I’m hopelessly in fear. You don’t care,
blocking up Your holy
You hear me cry, see my
tears fall as I stare up in black
unknown–God, hear my plea:
bring wonder, turn my heels
back. Let my mind go blank &
tears of joy fall to the floor.
Let me dance, my spirit
uproar in praise to You,
my Abba, friend, & counselor.
so this week has been interesting. Today my friend Miah, released her first book!! A book about letting go of perfectionism and how God uses you without you even realizing it.
I had the opportunity to read this a few months ago after reaching out to Miah. God really does work in interesting ways because when she liked a photo of something on my Instagram, I went a little crazy seeing the title of her upcoming book.
Of course I wanted to read it, but something in me was drawn to the word, reluctant. I spent many days: God, I want to read her book. Please please please?! I felt asking would be weird. I also didn’t want to go all launch crazy.
I emailed her one day and then she sent her along in an email, after I told her my struggle with not knowing where God is leading me. And being introverted. I was only to read it. I really was.
Then, I went crazy. Not launch crazy. Edit crazy. I didn’t even mean to. I sat on my phone and made notes. That isn’t the worst part. I had such a longing to help mixed with heavy expectation to catch everything in a decent time frame, that I pushed myself hard. I also emailed Miah telling her how I was crying because I wanted it to be perfect. To get it done before her deadline.
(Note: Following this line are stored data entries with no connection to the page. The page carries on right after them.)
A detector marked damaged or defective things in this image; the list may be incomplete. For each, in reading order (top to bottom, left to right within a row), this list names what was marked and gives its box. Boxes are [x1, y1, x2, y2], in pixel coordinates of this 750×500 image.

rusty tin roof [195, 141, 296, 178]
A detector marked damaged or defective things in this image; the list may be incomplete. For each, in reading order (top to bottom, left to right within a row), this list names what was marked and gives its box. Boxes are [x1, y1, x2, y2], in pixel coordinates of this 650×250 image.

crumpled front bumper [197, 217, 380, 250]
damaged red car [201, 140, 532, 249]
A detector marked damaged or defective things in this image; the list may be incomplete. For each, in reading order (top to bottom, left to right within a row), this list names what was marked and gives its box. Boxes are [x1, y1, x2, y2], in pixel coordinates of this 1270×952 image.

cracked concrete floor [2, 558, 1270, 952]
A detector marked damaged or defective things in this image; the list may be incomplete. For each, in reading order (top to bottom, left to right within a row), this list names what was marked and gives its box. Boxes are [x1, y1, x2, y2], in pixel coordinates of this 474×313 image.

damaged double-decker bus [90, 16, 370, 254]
God had serious compassion on me. Serious. I finished and I highly doubt I caught everything, especially since I kept checking myself to make sure I didn’t change something based on how I would say something. (Tough one for me)
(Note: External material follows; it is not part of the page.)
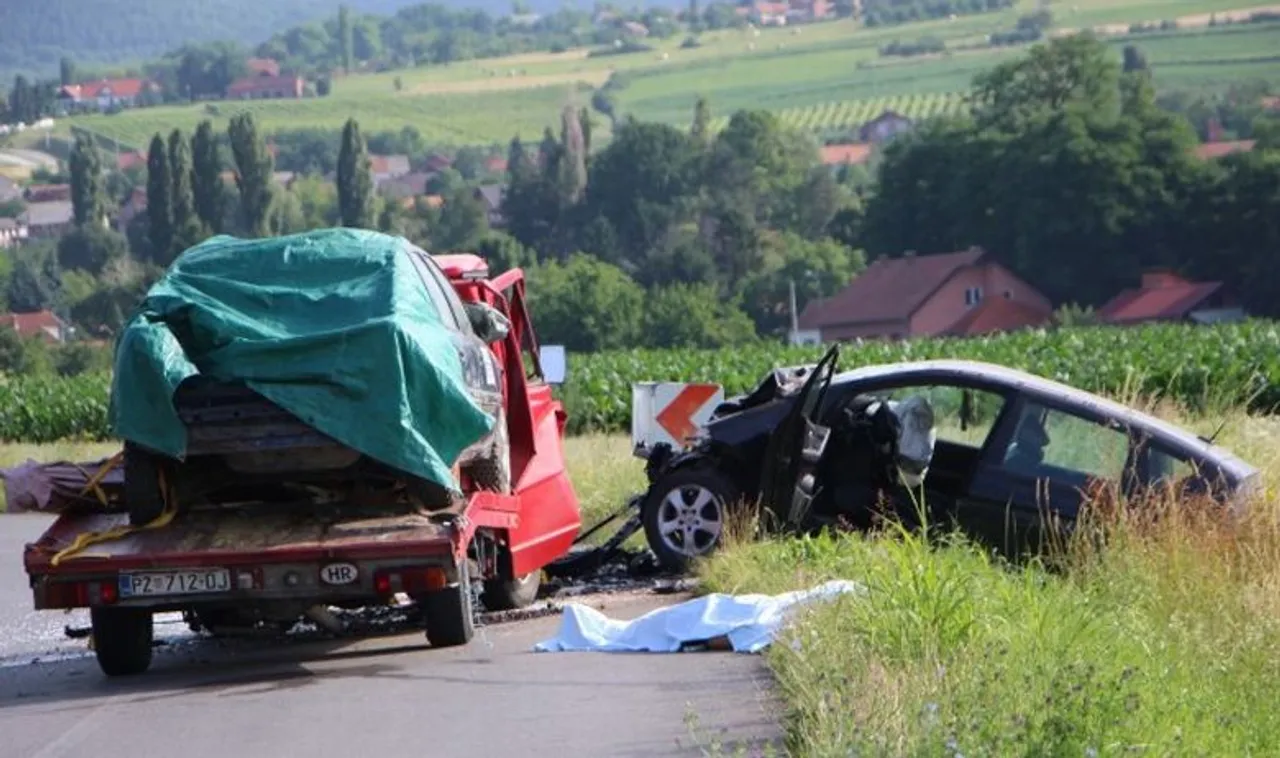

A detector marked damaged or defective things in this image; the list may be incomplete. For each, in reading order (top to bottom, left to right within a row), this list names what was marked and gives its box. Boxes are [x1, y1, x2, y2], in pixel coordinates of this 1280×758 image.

wrecked dark car [640, 345, 1259, 568]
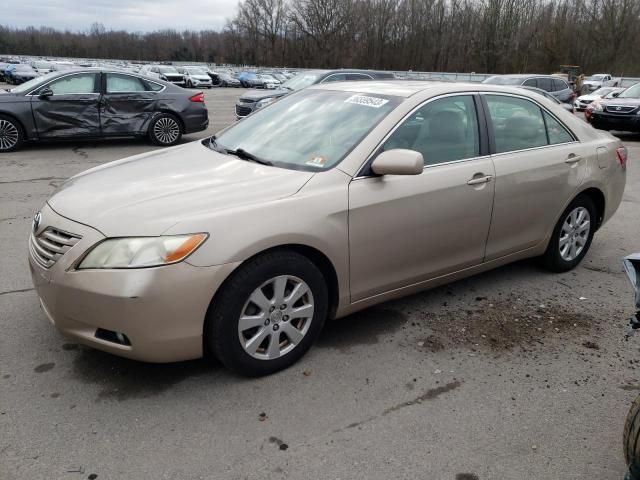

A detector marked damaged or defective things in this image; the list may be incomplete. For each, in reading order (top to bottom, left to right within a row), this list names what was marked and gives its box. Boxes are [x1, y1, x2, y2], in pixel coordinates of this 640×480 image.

damaged vehicle [0, 68, 208, 152]
damaged vehicle [30, 81, 624, 376]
I think I’m telling this because what I experienced while reading her book, happens any time I take anything on–perfection mad. But I don’t know perfection is as God does. He never looks for me to do something perfect, He asks for what I have. My small offering and He takes care of the rest.
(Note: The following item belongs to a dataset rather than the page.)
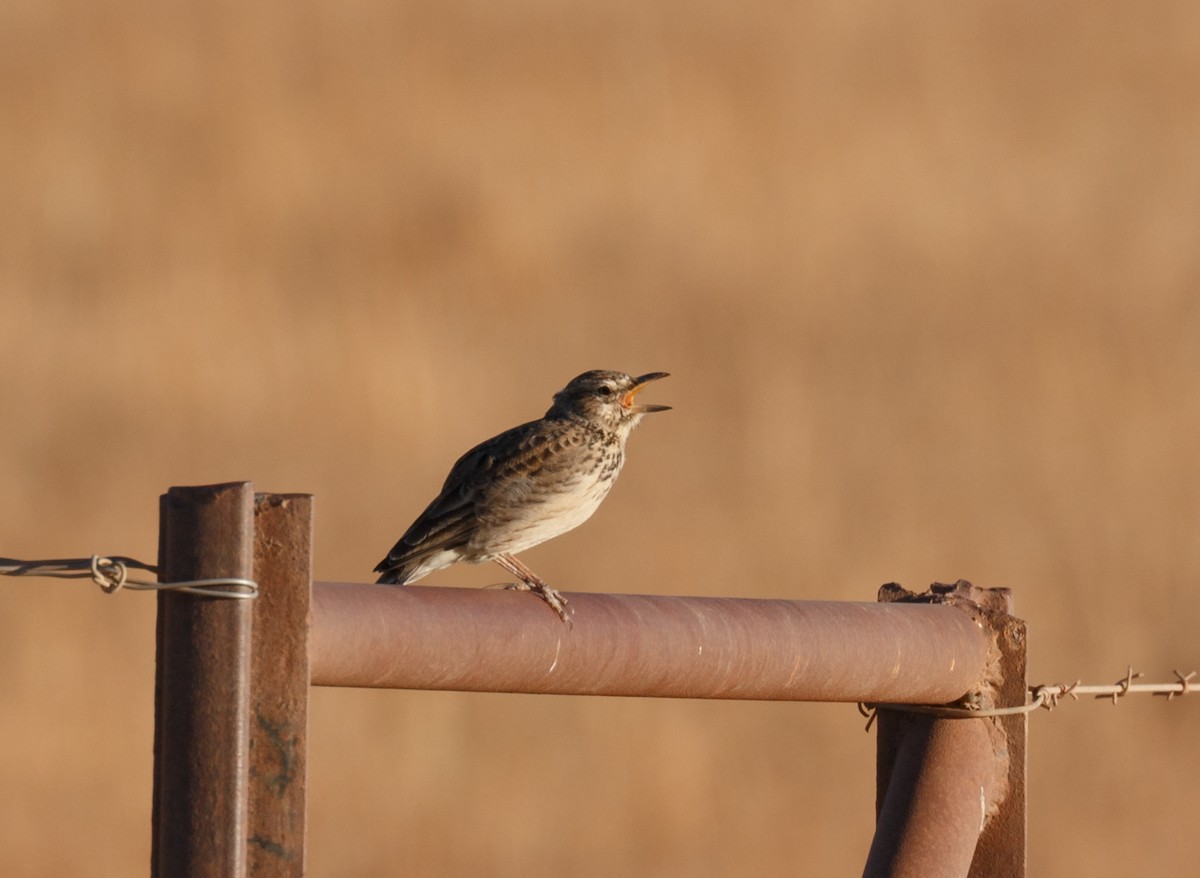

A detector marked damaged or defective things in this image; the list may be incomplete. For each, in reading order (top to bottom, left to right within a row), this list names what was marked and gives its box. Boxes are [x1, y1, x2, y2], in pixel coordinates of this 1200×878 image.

rusty metal pipe [154, 482, 254, 878]
rusty metal pipe [312, 584, 992, 708]
rusty metal pipe [864, 720, 1004, 876]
He also shows me continuously how a thank you!! makes my soul dance & how it doesn’t even compare to $. It’s food enough.
Yesterday was my 3 year anniversary blogging here. I wanted to write something to honor it or something, but I’m still in shock. I also keep wanting to take a look at my first poem I wrote. See if it compares with today’s. As in if I still feel the same. I’m think shocked more that I’ve stuck with this for so long and let evolve from poetry to some prose.
Shock. I wonder what the rest of the week will bring. Oh, and I was chosen to help launch this book. If God could be any funnier or subtle about inviting me to come out hiding, I think I’m getting the point 🙄. God is hilarious. Really.